>> Start DATASET RECORDS

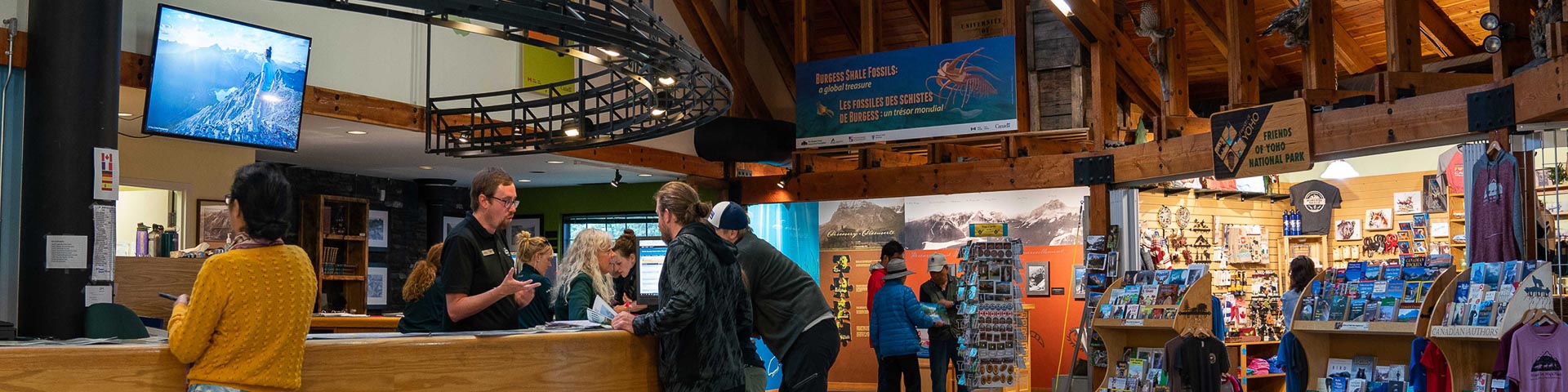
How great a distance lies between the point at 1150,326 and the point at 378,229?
7703 mm

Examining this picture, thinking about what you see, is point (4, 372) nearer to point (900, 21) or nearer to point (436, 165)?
point (436, 165)

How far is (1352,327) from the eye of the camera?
6.59 m

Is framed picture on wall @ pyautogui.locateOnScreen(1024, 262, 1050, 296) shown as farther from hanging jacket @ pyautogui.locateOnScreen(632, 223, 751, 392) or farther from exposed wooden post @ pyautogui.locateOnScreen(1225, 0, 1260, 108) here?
hanging jacket @ pyautogui.locateOnScreen(632, 223, 751, 392)

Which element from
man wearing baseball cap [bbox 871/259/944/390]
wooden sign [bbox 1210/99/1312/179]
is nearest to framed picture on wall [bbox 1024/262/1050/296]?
man wearing baseball cap [bbox 871/259/944/390]

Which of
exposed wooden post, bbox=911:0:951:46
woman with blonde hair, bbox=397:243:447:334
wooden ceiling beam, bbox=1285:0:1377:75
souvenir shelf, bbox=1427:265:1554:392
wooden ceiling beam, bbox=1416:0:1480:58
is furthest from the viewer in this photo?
wooden ceiling beam, bbox=1285:0:1377:75

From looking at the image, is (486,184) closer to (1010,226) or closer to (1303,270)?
(1303,270)

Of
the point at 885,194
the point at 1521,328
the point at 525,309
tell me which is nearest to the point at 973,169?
the point at 885,194

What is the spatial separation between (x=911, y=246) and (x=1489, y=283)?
6.52 m

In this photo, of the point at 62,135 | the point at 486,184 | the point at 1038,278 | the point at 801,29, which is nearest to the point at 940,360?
the point at 1038,278

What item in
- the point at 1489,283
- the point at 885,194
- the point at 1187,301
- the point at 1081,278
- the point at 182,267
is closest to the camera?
the point at 1489,283

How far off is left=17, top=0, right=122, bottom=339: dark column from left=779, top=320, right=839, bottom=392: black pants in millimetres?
2763

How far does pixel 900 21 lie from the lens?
1277cm

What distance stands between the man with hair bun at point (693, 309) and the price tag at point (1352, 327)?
12.5 feet

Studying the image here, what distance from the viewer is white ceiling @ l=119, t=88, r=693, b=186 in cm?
848
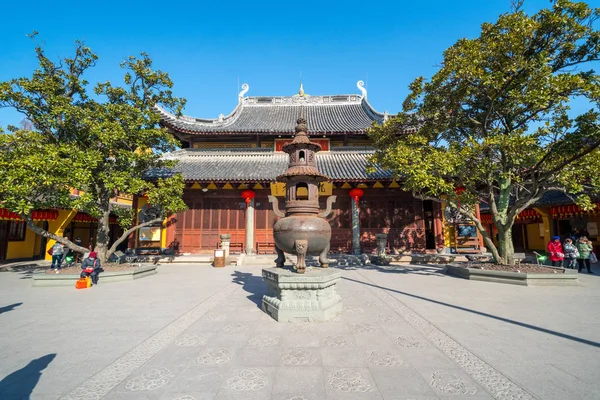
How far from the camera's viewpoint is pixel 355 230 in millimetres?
13938

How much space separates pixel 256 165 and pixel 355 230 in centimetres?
698

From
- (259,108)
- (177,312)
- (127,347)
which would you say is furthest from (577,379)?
(259,108)

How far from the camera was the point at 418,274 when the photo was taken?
9.60 m

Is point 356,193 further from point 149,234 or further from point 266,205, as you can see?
point 149,234

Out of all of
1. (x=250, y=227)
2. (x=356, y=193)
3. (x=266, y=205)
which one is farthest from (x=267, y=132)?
(x=356, y=193)

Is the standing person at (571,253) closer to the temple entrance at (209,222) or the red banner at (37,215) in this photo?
the temple entrance at (209,222)

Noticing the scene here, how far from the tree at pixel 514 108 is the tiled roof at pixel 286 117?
8072 millimetres

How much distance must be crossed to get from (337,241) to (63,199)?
38.1 feet

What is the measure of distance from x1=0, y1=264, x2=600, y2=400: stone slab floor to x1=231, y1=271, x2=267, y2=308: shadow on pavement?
124mm

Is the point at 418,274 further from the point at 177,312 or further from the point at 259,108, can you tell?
the point at 259,108

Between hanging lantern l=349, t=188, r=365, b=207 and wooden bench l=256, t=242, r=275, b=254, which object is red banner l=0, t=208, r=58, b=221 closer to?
wooden bench l=256, t=242, r=275, b=254

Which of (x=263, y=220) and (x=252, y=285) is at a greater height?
(x=263, y=220)

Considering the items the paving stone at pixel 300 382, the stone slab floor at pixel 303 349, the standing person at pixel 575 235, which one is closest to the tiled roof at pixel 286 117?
the standing person at pixel 575 235

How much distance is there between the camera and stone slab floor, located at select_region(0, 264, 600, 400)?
2566 mm
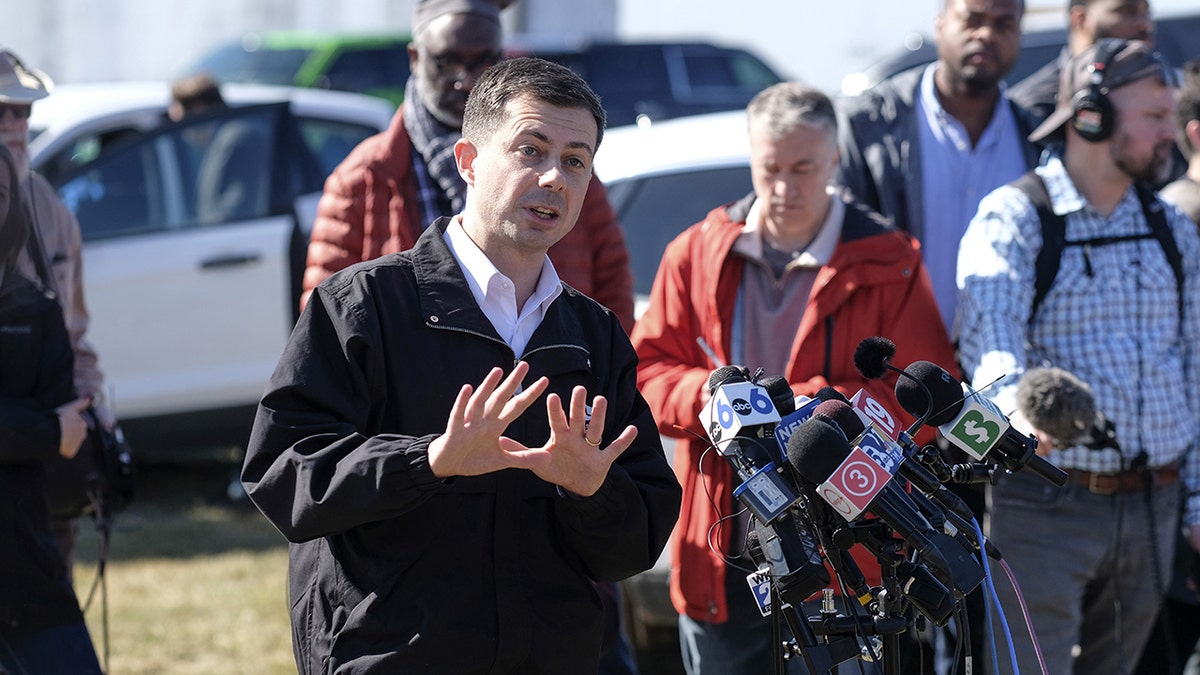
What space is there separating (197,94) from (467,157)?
6.05 metres

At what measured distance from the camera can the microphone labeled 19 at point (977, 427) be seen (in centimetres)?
262

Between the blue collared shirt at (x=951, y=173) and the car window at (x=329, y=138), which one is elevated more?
the blue collared shirt at (x=951, y=173)

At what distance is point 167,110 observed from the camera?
8602 millimetres

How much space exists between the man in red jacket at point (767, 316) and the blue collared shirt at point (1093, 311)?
0.18m

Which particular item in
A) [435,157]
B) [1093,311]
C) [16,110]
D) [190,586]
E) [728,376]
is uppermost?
[16,110]

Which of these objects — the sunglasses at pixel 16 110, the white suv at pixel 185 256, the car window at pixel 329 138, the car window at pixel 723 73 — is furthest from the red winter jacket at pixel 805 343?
the car window at pixel 723 73

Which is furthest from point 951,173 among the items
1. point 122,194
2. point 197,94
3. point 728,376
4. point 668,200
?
point 197,94

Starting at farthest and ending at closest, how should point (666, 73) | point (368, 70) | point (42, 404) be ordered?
point (666, 73), point (368, 70), point (42, 404)

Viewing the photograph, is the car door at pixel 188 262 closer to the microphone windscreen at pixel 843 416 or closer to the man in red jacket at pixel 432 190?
the man in red jacket at pixel 432 190

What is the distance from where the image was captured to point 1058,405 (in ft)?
11.0

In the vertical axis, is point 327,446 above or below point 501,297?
below

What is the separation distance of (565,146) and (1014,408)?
1374mm

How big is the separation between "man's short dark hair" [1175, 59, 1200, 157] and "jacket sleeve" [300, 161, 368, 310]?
2.63 m

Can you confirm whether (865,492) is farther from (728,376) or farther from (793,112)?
(793,112)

>> End DATASET RECORDS

**GOAL:** Exclude the images and reproduce the remaining data exactly.

**ANSWER TO THE EXERCISE:**
How great a distance lies between the point at 1150,326 and the point at 378,229?
7703 mm

Examining this picture, thinking about what you see, is point (4, 372) nearer to point (900, 21) or nearer to point (436, 165)?
point (436, 165)

How far is (1352,327) from the eye of the camera?
6.59 m

Is framed picture on wall @ pyautogui.locateOnScreen(1024, 262, 1050, 296) shown as farther from hanging jacket @ pyautogui.locateOnScreen(632, 223, 751, 392) or farther from exposed wooden post @ pyautogui.locateOnScreen(1225, 0, 1260, 108) here?
hanging jacket @ pyautogui.locateOnScreen(632, 223, 751, 392)

Which element from
man wearing baseball cap [bbox 871/259/944/390]
wooden sign [bbox 1210/99/1312/179]
is nearest to framed picture on wall [bbox 1024/262/1050/296]?
man wearing baseball cap [bbox 871/259/944/390]

Which of
exposed wooden post, bbox=911:0:951:46
woman with blonde hair, bbox=397:243:447:334
wooden ceiling beam, bbox=1285:0:1377:75
souvenir shelf, bbox=1427:265:1554:392
wooden ceiling beam, bbox=1416:0:1480:58
is furthest from the viewer in this photo?
wooden ceiling beam, bbox=1285:0:1377:75

From looking at the image, is (486,184) closer to (1010,226) or closer to (1303,270)?
(1303,270)

Of
the point at 885,194
the point at 1521,328
the point at 525,309
tell me which is nearest to the point at 973,169?
the point at 885,194

What is the spatial separation between (x=911, y=246) and (x=1489, y=283)?
6.52 m

In this photo, of the point at 62,135 | the point at 486,184 | the point at 1038,278 | the point at 801,29, which is nearest to the point at 940,360?
the point at 1038,278

What item in
- the point at 1489,283
- the point at 885,194
- the point at 1187,301
- the point at 1081,278
- the point at 182,267
is closest to the camera?
the point at 1489,283

How far off is left=17, top=0, right=122, bottom=339: dark column from left=779, top=320, right=839, bottom=392: black pants in millimetres?
2763

How far does pixel 900 21 lie from the lens?
1277cm

What distance stands between the man with hair bun at point (693, 309) and the price tag at point (1352, 327)?
12.5 feet

Studying the image here, what distance from the viewer is white ceiling @ l=119, t=88, r=693, b=186 in cm?
848
How far from the camera's viewpoint is pixel 355 230 in millimetres?
13938

How much space separates pixel 256 165 and pixel 355 230 in centimetres?
698

From
- (259,108)
- (177,312)
- (127,347)
which would you say is furthest from (577,379)?
(259,108)

How far from the camera was the point at 418,274 when the photo was taken?
9.60 m

Is point 356,193 further from point 149,234 or further from point 266,205, as you can see?
point 149,234

Out of all of
1. (x=250, y=227)
2. (x=356, y=193)
3. (x=266, y=205)
which one is farthest from (x=267, y=132)?
(x=356, y=193)

Is the standing person at (571,253) closer to the temple entrance at (209,222) or the red banner at (37,215) in this photo?
the temple entrance at (209,222)

Noticing the scene here, how far from the tree at pixel 514 108 is the tiled roof at pixel 286 117?
8072 millimetres

How much distance must be crossed to get from (337,241) to (63,199)?
38.1 feet

What is the measure of distance from x1=0, y1=264, x2=600, y2=400: stone slab floor to x1=231, y1=271, x2=267, y2=308: shadow on pavement?
124mm

Is the point at 418,274 further from the point at 177,312 or further from the point at 259,108, can you tell?
the point at 259,108

Between hanging lantern l=349, t=188, r=365, b=207 and wooden bench l=256, t=242, r=275, b=254, which object is red banner l=0, t=208, r=58, b=221 closer to?
wooden bench l=256, t=242, r=275, b=254

Which of (x=263, y=220) and (x=252, y=285) is at a greater height?
(x=263, y=220)

Considering the items the paving stone at pixel 300 382, the stone slab floor at pixel 303 349, the standing person at pixel 575 235, which one is closest to the tiled roof at pixel 286 117?
the standing person at pixel 575 235

How much distance is there between the camera and stone slab floor, located at select_region(0, 264, 600, 400)?
2566 mm
What space is there separating (197,94) from (467,157)?
6.05 metres

At what measured distance from the camera can the microphone labeled 19 at point (977, 427) be seen (in centimetres)?
262

Between the blue collared shirt at (x=951, y=173) and the car window at (x=329, y=138), which one is elevated more?
the blue collared shirt at (x=951, y=173)

At what distance is point 167,110 observed from the camera?
8602 millimetres

How much space exists between the man in red jacket at point (767, 316) and the blue collared shirt at point (1093, 311)?
0.18m

Which particular item in
A) [435,157]
B) [1093,311]
C) [16,110]
D) [190,586]
E) [728,376]
is uppermost?
[16,110]

Which of these objects — the sunglasses at pixel 16 110, the white suv at pixel 185 256, the car window at pixel 329 138, the car window at pixel 723 73 — is furthest from the red winter jacket at pixel 805 343?
the car window at pixel 723 73

Which is furthest from point 951,173 among the items
1. point 122,194
2. point 197,94
3. point 728,376
4. point 668,200
?
point 197,94

Starting at farthest and ending at closest, how should point (666, 73) | point (368, 70) | point (42, 404) be ordered?
point (666, 73), point (368, 70), point (42, 404)

Viewing the photograph, is the car door at pixel 188 262 closer to the microphone windscreen at pixel 843 416 or closer to the man in red jacket at pixel 432 190?
the man in red jacket at pixel 432 190

What is the distance from where the image was captured to point 1058,405 (in ft)?
11.0

In the vertical axis, is point 327,446 above or below point 501,297?
below

What is the separation distance of (565,146) and (1014,408)?
1374mm

How big is the separation between "man's short dark hair" [1175, 59, 1200, 157] and "jacket sleeve" [300, 161, 368, 310]?
2.63 m

Can you confirm whether (865,492) is farther from (728,376) or farther from (793,112)?
(793,112)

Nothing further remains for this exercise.